Can you reproduce, word for word, the part of the listing that opens with the line containing "How widely are" and runs through the end of the listing, including both the opening line and the final one?

== The input ==

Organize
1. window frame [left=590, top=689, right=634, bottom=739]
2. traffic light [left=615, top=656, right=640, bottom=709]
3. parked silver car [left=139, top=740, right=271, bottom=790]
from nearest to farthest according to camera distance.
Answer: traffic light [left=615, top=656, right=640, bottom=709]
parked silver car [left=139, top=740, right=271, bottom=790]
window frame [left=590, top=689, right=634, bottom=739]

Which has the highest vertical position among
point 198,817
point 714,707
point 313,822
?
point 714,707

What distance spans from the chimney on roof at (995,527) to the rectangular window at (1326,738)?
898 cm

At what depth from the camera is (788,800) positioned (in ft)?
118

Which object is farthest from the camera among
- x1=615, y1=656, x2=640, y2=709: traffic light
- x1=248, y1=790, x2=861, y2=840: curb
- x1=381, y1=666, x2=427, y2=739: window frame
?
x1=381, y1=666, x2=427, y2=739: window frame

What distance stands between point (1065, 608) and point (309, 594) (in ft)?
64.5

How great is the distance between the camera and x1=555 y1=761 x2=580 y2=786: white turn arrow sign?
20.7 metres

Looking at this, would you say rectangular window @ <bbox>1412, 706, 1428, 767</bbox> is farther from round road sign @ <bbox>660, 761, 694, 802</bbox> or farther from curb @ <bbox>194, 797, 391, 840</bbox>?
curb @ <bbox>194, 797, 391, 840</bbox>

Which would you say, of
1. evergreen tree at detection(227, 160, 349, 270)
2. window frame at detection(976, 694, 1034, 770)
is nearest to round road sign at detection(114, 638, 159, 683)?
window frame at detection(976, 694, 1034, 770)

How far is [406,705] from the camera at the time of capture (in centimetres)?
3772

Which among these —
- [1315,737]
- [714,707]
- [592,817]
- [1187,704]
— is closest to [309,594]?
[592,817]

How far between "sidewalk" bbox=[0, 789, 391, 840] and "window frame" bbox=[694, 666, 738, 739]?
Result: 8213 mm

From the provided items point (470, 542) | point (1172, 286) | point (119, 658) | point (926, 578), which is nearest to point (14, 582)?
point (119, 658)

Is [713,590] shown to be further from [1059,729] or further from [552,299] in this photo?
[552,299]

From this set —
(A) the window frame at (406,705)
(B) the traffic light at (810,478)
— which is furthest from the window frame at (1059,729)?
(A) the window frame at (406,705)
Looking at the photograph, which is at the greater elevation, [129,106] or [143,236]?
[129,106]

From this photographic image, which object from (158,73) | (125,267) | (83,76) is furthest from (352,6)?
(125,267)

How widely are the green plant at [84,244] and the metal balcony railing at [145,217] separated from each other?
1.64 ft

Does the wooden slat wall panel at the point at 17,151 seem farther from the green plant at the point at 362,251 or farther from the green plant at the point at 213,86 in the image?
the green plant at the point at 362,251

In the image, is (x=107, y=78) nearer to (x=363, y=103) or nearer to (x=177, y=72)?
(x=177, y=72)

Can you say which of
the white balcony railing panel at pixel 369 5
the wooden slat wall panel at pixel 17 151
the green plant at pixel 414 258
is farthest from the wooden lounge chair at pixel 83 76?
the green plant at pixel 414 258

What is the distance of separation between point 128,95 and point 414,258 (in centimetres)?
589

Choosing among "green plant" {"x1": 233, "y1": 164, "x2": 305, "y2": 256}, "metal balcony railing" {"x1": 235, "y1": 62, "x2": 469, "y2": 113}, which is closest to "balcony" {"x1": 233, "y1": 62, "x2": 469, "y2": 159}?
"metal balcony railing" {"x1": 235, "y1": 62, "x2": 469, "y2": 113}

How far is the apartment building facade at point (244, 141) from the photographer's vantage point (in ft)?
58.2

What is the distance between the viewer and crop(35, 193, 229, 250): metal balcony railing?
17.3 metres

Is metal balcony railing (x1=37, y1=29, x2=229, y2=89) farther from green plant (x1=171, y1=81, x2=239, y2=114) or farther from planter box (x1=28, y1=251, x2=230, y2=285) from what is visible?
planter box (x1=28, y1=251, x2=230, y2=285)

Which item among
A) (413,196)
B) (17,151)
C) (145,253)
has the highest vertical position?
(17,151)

===

Finished task>
How widely are the green plant at [84,244] and the metal balcony railing at [145,217] separated from each other?
1.64 ft

Does the wooden slat wall panel at the point at 17,151 seem farther from the green plant at the point at 362,251 or farther from the green plant at the point at 213,86 in the image?
the green plant at the point at 362,251

In the image, is (x=107, y=78) nearer to (x=363, y=103) or nearer to (x=177, y=72)?
(x=177, y=72)

Can you say which of
the white balcony railing panel at pixel 369 5
the wooden slat wall panel at pixel 17 151
the green plant at pixel 414 258
is farthest from the wooden lounge chair at pixel 83 76?
the green plant at pixel 414 258

What is the distance of separation between point 128,95 and point 414,258 (in centimetres)?
589

Choosing among "green plant" {"x1": 233, "y1": 164, "x2": 305, "y2": 256}, "metal balcony railing" {"x1": 235, "y1": 62, "x2": 469, "y2": 113}, which is closest to "balcony" {"x1": 233, "y1": 62, "x2": 469, "y2": 159}?
"metal balcony railing" {"x1": 235, "y1": 62, "x2": 469, "y2": 113}

How far is the apartment building facade at point (244, 141) from the photographer's vantage point (in ft)?
58.2

What is the distance between the viewer and crop(35, 193, 229, 250): metal balcony railing?
17.3 metres

Is metal balcony railing (x1=37, y1=29, x2=229, y2=89) farther from green plant (x1=171, y1=81, x2=239, y2=114) or farther from planter box (x1=28, y1=251, x2=230, y2=285) from what is visible?
planter box (x1=28, y1=251, x2=230, y2=285)

Which item among
A) (413,196)
B) (17,151)
C) (145,253)
has the highest vertical position?
(17,151)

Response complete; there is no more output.